### [Required work]
Reproduce the passage on next-generation carrier ships word for word, everything from "Click here to" down to "Maersk by 2015.".

### [Excerpted passage]
^^^^^^^^

The next generation of carrier ships will run on cleaner fuel and less of it. They will transform to optimize performance under different conditions and be more versatile than ever, revolutionizing the way we ship. Explore the latest designs in the gallery below.
Click here to launch a gallery of the newest, most efficient carriers that have been thought up.
Maersk Triple E
Once it is completed, the $190-million Maersk Triple E will be the world’s largest and most efficient class of container ships. Its 1,312-foot-long, U-shaped hull will hold 18,000 containers—about 2,000 more than the next biggest ship. Whereas most container ships are propelled by a single diesel engine, the Triple E has two. But even traveling at 19 knots, it will require only half as much fuel to deliver its cargo, in part because of recovery of engine waste heat. South Korea based Daewoo Shipbuilding and Marine Engineering will complete the first 10 for Maersk by 2015.

^^^^^^^^

### [Source data]
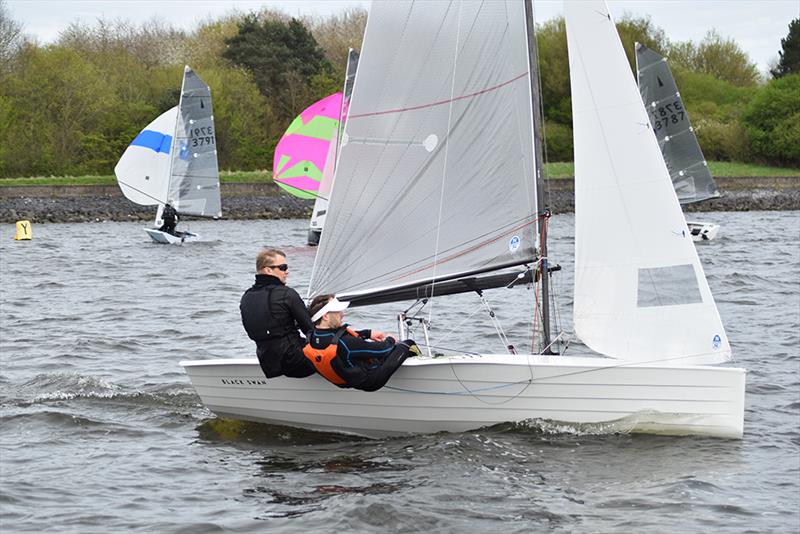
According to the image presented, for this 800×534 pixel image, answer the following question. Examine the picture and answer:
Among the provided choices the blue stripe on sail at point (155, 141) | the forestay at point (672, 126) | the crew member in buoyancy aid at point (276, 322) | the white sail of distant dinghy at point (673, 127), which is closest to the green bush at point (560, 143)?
the forestay at point (672, 126)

^^^^^^^^

### [Result]
Click here to launch a gallery of the newest, most efficient carriers that have been thought up.
Maersk Triple E
Once it is completed, the $190-million Maersk Triple E will be the world’s largest and most efficient class of container ships. Its 1,312-foot-long, U-shaped hull will hold 18,000 containers—about 2,000 more than the next biggest ship. Whereas most container ships are propelled by a single diesel engine, the Triple E has two. But even traveling at 19 knots, it will require only half as much fuel to deliver its cargo, in part because of recovery of engine waste heat. South Korea based Daewoo Shipbuilding and Marine Engineering will complete the first 10 for Maersk by 2015.